While we were sitting in our hostel room deciding what to do, a little girl about 6 or 7 years old who lived in the building (probably the owner's daughter) came upstairs to hang out.  We chatted for a while and I showed her a few games on our Iphone that she seemed to already know.  She was a very funny, friendly, and seemingly innocent little girl.  Eventually, she told me about some Gringo friends she'd once had who were staying in the hostel and had taught her some English words “hello, how are you”, and that she has another friend in town who doesn’t like Gringos, and who took them out in a red boat and cut their heads off.  She said the water turned all red with their blood, as if she'd personally witnessed the event, and seemed truly upset while she told me!  She then added that they cut out their hearts and cooked them in the restaurant below us.  I figured I must be hearing her wrong with my beginner Spanish so I got her to repeat it a couple more times, and then grabbed Andrew and got her to repeat it once more.  We both understood more or less the same thing... Andrew tried to play it off as a child's overactive imagination, seeded by a nasty horror movie she'd seen, though I wasn't so sure.  We were later told, upon sharing this story with some other travellers, that there's a tribe of head-shrinking cannibals not so far from NR, which perhaps lends some truth to the little girl's story... 

Needless to say, that was our last night in Nuevo Rocafuerte.  We decided to find a way to get to Pantoja the next morning (as long as it wasn't in a red boat).  Expecting that Pantoja wouldn't have food for us we stocked up on groceries that night so we could be ready to hitch a ride on a whim in the morning (after getting our Ecuador exit stamps, of course).  That evening we made some more friends, Diana, a travelling (since 2007) Colombian jeweller and midwife in training, Ernesto, an Argentinian fisherman/surfer dude, and Stefano, a funny Italian guy who made us pasta for dinner.  Diana had used her gypsy skills to acquire a place to camp in someone’s yard by their abandoned house, so the five of us hung out by a campfire and ate some strange fruits and vegetables that Diana had picked from the trees that day.  Later, Andrew and Stefano picked up a few beers and Ferrero Rocher chocolates to share.  It was a very fun evening.

Pantoja

Picturechecking out the small hilly town of Pantoja
After a little asking around, we found someone willing to take us in their boat for $10 each, so we let Diana and Ernesto know since they, too, were going the same way.  In the end the guy had to track down a larger boat to fit us all, and a few locals hitched a ride last-minute (including the older woman who had been preparing our meals at the hostel comedor, and who we logically deduced would be the one who would carve out our hearts, if it came down to it).  Right before we left, Ernesto ran back to their hostel to tell Stefano that we were going (we hadn't realized he was also heading in the same direction - oops!).  Sadly he was in the middle of doing laundry and couldn’t hop in.  

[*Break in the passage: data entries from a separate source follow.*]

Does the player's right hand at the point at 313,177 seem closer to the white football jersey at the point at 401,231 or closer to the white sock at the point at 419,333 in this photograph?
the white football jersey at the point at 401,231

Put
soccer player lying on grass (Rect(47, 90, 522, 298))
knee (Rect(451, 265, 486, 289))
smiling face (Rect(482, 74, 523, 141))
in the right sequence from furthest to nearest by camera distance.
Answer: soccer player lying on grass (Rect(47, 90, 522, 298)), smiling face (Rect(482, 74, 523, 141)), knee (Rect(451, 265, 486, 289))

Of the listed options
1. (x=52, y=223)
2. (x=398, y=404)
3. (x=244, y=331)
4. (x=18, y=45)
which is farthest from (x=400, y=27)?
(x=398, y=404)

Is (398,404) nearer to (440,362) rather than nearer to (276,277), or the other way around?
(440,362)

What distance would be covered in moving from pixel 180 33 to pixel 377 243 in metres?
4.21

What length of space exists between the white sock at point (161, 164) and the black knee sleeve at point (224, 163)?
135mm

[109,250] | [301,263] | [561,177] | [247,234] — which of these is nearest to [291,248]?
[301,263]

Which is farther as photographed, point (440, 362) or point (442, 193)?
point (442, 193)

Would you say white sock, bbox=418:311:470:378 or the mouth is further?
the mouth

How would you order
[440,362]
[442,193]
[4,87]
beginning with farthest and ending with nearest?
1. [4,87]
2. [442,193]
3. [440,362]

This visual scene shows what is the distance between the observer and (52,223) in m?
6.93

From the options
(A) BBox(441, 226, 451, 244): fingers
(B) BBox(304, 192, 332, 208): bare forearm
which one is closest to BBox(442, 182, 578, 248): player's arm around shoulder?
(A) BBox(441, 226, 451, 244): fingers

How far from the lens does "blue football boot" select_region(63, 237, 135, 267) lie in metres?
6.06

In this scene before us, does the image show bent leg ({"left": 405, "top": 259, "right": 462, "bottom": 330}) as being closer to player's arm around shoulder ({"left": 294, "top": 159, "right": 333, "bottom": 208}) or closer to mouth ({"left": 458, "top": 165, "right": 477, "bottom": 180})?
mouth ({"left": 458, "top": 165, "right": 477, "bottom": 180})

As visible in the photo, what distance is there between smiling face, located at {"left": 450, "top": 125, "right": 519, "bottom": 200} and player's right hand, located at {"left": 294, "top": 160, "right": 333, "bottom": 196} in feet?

The ride to Pantoja was quick, maybe 40 minutes, and from the the second we stepped off the boats we loved the place!  We first saw the military buildings on a high riverbank just outside of town, nicely groomed and landscaped.  And then we came to the town itself, a bit smaller than NR, but so much prettier!  Trees and green everywhere, and every single person smiling and welcoming us to the town.  Such a drastic contrast to the brown, dirty and much less friendly Nuevo Rocafuerte.  And, despite what we'd been told, there was indeed a hostel and a number of restaurants - we'd stocked up on food for nothing!

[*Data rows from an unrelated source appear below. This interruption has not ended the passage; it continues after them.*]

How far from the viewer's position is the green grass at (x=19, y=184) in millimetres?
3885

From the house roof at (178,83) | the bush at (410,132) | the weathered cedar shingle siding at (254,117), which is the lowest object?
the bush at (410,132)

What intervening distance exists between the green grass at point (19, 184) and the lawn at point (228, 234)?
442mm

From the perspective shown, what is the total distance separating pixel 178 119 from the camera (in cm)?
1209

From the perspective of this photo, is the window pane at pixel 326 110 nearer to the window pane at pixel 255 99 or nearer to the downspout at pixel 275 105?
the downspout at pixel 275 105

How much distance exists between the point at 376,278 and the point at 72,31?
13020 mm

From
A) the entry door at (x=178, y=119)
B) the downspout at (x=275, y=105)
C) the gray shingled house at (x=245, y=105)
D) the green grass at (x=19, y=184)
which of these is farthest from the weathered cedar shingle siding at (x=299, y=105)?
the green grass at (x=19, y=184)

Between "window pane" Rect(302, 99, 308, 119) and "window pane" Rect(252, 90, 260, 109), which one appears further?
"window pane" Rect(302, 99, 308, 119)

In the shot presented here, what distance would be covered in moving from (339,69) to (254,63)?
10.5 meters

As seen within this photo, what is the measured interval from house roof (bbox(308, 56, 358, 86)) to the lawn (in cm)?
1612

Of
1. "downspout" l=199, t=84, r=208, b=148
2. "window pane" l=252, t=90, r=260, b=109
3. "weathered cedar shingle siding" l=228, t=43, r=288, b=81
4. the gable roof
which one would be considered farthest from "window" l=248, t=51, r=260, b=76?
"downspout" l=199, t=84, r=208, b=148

Picturesetting off for Pantoja
In the morning we packed our bags and went down to eat breakfast before stationing ourselves at the dock to find a ride to Pantoja.  Just after we sat to eat, Piotr, a Polish guy fully decked out in "Survivor Man" gear sat down and joined us.  A couple minutes later two more guys, Nick (an American writer/adventurer who is currently cycling around South America) and Marcos (a retired car salesman from London, now traveling the world), came in and joined us.  We quickly found that all of us were hoping to go to Pantoja and decided to join forces. 

Picturecamping out beside the police station
Nick and Marcos were eager to find a guide to go into the jungle while the rest of us searched around for a place to pitch our tents.  We soon confirmed that the next barca was due to arrive on Saturday and depart on Monday, so we had a few days to kill in town.  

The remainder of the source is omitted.